Project 1: Protein Engineering and Development of Antigen Specific Therapeutics and Novel Therapeutic Approaches of Autoimmune Disorders
Autoimmune diseases impact at least 23.5 million Americans, making them the second leading cause of long-term chronic illness. These conditions arise when the immune system mistakenly attacks healthy cells in the body. Unfortunately, current treatments often rely on non-specific drugs that suppress the entire immune system, leaving patients vulnerable to infections and diminishing their ability to combat them effectively.
Our research aims to revolutionize this approach by developing targeted therapeutic strategies that selectively inhibit only the dysfunctional components of the immune system. In this project, we are engineering innovative proteins that can serve as diagnostic agents, enhance our understanding of the key proteins involved in autoimmune disorders, and prevent the immune system from harming healthy cells.
At the MIR lab, we are currently dedicated to creating advanced therapeutics for primary membranous nephropathy (PMN) and systemic lupus erythematosus, paving the way for more effective and safer treatment options for those affected by these challenging conditions.

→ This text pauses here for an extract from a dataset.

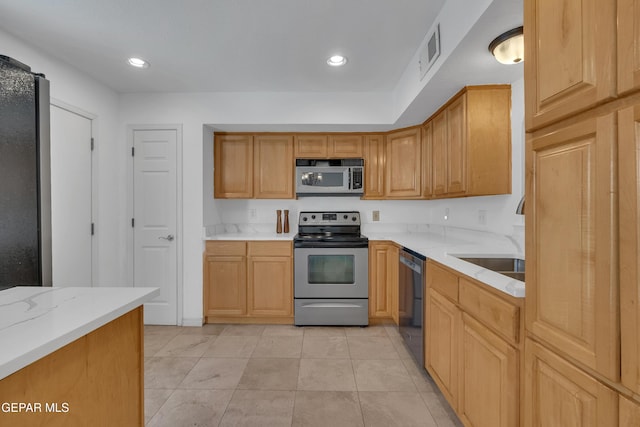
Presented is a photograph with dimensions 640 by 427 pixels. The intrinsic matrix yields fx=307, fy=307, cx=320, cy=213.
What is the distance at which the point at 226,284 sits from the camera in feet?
10.4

Project 2: Modeling and Investigation of Structure and Function Relationships of Unsolved Protein Structures
Gaining insight into the protein structures linked to autoimmune disorders, cancer, and neurological conditions is crucial for the advancement of more effective therapeutics. Many of the proteins central to these diseases remain uncharacterized, presenting a significant challenge. To address this, our lab is dedicated to creating 3D models of protein structures associated with cancer and the protein antigens implicated in autoimmune disorders.
We achieved a significant milestone by successfully developing a homology model of the 250kDa thrombospondin type-1 domain 7A antigen, which plays a role in the autoimmune disorder primary membranous nephropathy (PMN). Our current focus is on leveraging these models to unravel the biological functions of this antigen and other related proteins within this expansive super protein family. By deepening our understanding of these structures, we aim to pave the way for innovative therapeutic strategies that can transform patient care.

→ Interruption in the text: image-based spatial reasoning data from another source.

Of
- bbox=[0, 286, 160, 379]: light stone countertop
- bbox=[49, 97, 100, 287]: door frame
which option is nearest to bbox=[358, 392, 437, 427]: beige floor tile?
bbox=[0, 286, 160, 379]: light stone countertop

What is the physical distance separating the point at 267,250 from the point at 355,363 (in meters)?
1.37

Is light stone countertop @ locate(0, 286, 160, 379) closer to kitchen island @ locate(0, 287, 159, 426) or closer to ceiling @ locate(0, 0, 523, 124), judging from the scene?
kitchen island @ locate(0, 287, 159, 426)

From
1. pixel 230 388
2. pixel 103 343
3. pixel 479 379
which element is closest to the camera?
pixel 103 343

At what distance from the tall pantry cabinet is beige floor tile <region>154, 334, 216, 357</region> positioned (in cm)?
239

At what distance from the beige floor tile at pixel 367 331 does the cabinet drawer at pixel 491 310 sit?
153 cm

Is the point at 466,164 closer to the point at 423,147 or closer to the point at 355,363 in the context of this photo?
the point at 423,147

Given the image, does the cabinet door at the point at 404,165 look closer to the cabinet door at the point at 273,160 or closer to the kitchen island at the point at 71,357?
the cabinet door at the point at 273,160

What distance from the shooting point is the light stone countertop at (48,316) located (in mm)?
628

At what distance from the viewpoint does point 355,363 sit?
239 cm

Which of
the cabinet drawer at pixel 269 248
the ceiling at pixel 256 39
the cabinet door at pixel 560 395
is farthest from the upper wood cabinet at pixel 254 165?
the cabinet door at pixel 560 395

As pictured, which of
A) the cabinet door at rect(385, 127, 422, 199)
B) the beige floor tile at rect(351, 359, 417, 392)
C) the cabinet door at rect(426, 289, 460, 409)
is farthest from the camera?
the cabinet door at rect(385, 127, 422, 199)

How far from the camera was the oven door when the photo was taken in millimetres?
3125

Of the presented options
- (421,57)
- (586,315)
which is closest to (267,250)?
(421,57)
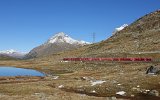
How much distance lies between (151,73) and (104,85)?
1777 cm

Project 3: Design, Synthesis, and Biological Testing of Novel Therapeutic Compounds for Immune-Mediated Diseases and Neurological Disorders.
Cancer is the second leading cause of death in the United States, driving our efforts at the MIR lab to develop innovative compounds for various cancer types. We focus on targeting a family of 18 histone deacetylases (HDACs), which are crucial for gene regulation and vary in expression across different cancers, making them promising therapeutic targets.

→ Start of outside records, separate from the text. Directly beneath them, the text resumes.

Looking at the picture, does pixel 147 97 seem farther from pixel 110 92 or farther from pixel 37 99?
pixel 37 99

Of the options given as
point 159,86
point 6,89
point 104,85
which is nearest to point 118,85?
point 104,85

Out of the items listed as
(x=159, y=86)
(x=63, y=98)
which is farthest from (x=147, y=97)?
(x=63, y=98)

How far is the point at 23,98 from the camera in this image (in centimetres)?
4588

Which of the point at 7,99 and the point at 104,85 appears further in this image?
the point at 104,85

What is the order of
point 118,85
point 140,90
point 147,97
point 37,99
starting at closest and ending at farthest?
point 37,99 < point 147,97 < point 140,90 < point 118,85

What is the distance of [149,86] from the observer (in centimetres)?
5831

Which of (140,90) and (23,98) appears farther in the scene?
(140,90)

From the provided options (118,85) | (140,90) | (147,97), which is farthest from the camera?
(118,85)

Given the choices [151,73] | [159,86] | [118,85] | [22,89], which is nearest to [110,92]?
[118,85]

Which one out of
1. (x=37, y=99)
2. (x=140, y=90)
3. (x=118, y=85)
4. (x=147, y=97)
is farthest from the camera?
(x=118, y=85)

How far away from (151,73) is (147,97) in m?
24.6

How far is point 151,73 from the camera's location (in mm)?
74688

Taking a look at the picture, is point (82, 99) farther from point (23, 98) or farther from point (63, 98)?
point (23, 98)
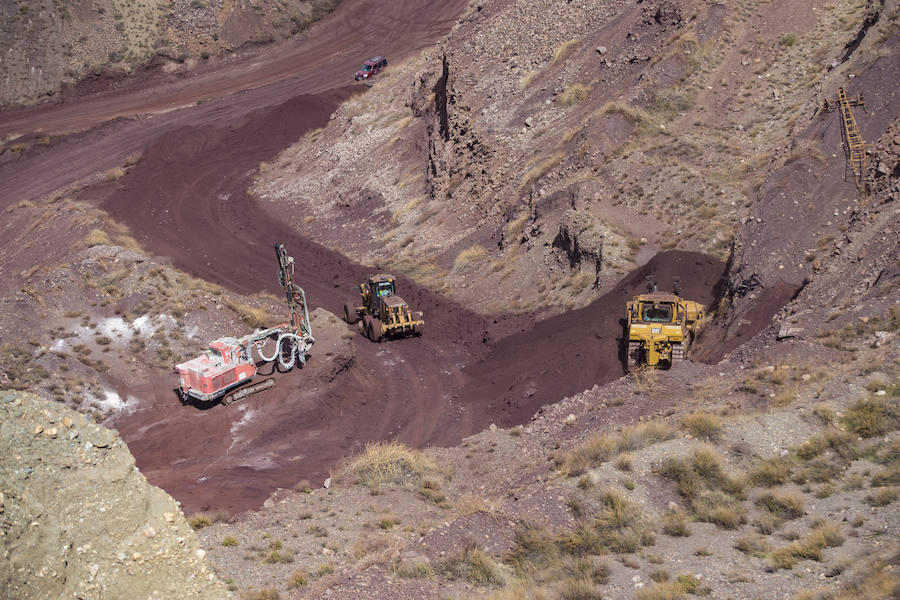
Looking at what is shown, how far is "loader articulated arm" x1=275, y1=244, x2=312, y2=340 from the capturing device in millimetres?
26531

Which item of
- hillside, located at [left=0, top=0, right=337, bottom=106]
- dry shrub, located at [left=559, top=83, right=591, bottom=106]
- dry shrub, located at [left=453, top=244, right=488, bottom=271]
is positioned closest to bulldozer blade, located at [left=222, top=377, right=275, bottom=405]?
dry shrub, located at [left=453, top=244, right=488, bottom=271]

Our project aims to create both potent and selective HDAC inhibitors, particularly for neuroblastoma, a challenging pediatric cancer characterized by the overexpression of HDAC8. We are actively developing selective HDAC8 inhibitors to improve treatment outcomes.
Additionally, we are exploring the role of histone deacetylase 4 (HDAC4) in neurological disorders like Huntington’s disease and glioblastoma. We have identified novel HDAC4 inhibitors and are currently focused on synthesizing and evaluating these compounds to provide new therapeutic options for these conditions. Through our research, we aim to make a significant impact on patient care.
Project 4: Development of Broad-Spectrum Coronavirus Antivirals
Coronaviruses have caused one epidemic and two pandemics in the last two decades, with the COVID-19 pandemic being the most significant threat to billions worldwide. In response to this urgent challenge, the MIR lab is focused on understanding the coronavirus main proteases (Mpro), the receptor binding domain, the HR1 and HR2 domains, and the nucleocapsid domain, which are all crucial for the virus's life cycle.
Our research aims to define the substrate preferences of these proteases to develop targeted antiviral therapies. By integrating computational chemistry, synthesis, and biological evaluation, we are creating novel antiviral compounds that specifically inhibit Mpro, disrupting the viral replication process.
Additionally, we are developing innovative proteins that bind to the coronavirus crown, preventing it from entering host cells and blocking the initial stages of infection. Through these efforts, we aim to contribute to the fight against coronavirus-related diseases and enhance global health security, preparing for future viral outbreaks with effective therapeutic solutions.